La titular de la Unidad Funcional de Instrucción (UFI) N° 11, Dra. Viviana Ramos, brindó detalles sobre los avances en la investigación del asesinato de Agustín Pereyra, ocurrido la semana pasada en la intersección de Manuel Iglesias y Boulevard Moreno durante un enfrentamiento armado entre jóvenes que circulaban en dos motocicletas. La fiscal confirmó que el presunto autor material del crimen fue identificado como Kevin Carlevaris, quien posee un pedido de captura nacional e internacional, y lo vinculó con una trama de conflictos territoriales y deudas de sangre que afecta a diversas facciones de la zona.
Ramos precisó que la identificación fue posible gracias al análisis de las imágenes de monitoreo y al testimonio del conductor del vehículo en el que se desplazaba la víctima. "No hay dudas de quién fue la persona autora del hecho, que sería Kevin Carlevaris, hermano de Lautaro, que fue asesinado hace un año", señaló la fiscal, quien además advirtió que el imputado posee 15 causas en trámite por delitos graves como amenazas agravadas y tentativa de homicidio. Según la reconstrucción judicial, el arma utilizada para dar muerte a Pereyra fue un revólver calibre .38 especial, calificado como arma de guerra, mientras que las cámaras captaron que la víctima también portaba un arma que no fue hallada hasta el momento.
La funcionaria judicial expresó su preocupación por la resolución del Juzgado de Garantías de otorgar la libertad al conductor de la motocicleta que trasladaba a Pereyra, pese a que se solicitó su detención por portación. "Esta semana estuve incómoda con la libertad del conductor y presenté una queja informal manifestando que no están en la trinchera y es un riesgo que pudiera haber otra situación de violencia", afirmó Ramos. Asimismo, subrayó que los implicados pertenecen a grupos que resuelven sus disputas de forma directa en la vía pública: "Son conflictos que se heredan de familia a familia, y en donde desde muy chicos estas facciones o familias resuelven sus conflictos con el uso de armas de fuego como una constante".

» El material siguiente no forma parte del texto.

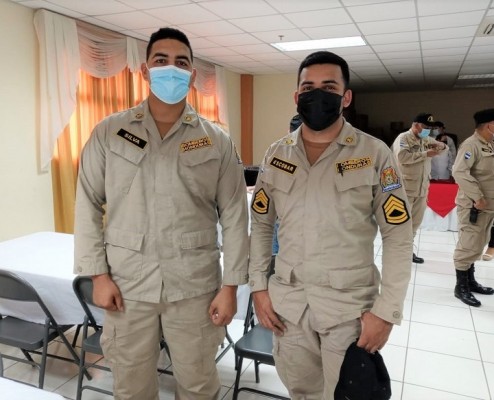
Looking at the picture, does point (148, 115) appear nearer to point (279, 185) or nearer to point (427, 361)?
point (279, 185)

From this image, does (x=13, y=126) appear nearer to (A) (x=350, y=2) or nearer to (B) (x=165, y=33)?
(B) (x=165, y=33)

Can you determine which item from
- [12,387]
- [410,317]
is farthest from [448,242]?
[12,387]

En relación al trasfondo de estos episodios, la fiscal vinculó la violencia con la disputa por la venta de estupefacientes al menudeo, una actividad que, según explicó, ha mutado para eludir la acción de la justicia mediante el uso de locaciones precarias y la participación de mujeres con hijos para evitar prisiones preventivas. Al respecto, sostuvo que "la dificultad que tenemos es que en el último tiempo le han encontrado la vuelta de establecerse en un lugar en donde manejan poca cantidad de drogas, lo arman y desarman", e hizo hincapié en la necesidad de "limpiar las armas de fuego" de las calles como prioridad para frenar el flagelo.

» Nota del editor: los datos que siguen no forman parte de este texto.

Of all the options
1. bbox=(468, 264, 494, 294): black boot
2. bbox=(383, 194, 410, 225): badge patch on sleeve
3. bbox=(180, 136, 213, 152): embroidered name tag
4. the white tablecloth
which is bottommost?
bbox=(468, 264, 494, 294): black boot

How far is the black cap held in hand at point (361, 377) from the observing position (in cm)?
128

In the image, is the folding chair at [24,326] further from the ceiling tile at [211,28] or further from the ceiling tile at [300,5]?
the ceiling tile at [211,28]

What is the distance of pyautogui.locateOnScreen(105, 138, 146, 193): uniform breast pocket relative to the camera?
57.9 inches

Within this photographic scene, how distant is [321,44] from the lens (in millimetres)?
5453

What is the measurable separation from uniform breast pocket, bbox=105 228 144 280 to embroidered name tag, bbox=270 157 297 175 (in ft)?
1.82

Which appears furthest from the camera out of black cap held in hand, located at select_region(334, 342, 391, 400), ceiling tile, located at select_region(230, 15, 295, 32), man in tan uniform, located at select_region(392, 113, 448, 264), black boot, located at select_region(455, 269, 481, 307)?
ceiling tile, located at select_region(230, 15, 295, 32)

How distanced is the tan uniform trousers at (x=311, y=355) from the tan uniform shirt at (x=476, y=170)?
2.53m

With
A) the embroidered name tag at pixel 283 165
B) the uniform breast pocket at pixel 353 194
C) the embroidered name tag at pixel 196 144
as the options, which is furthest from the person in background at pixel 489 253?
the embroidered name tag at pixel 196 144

Finalmente, Ramos se refirió a las carencias estructurales que enfrenta el Ministerio Público Fiscal en San Pedro, indicando que hace diez años la ciudad debería contar con tres fiscales, pero actualmente solo operan dos subrogando múltiples causas. "En estos quince días de enero llevamos 180 causas; nosotros tenemos el doble de causas que Baradero", detalló la fiscal, quien remarcó la importancia de la colaboración ciudadana para romper el círculo de silencio, ya que muchas veces no hay apoyo de vecinos ni familiares para aportar información que permita esclarecer los hechos ante la justicia.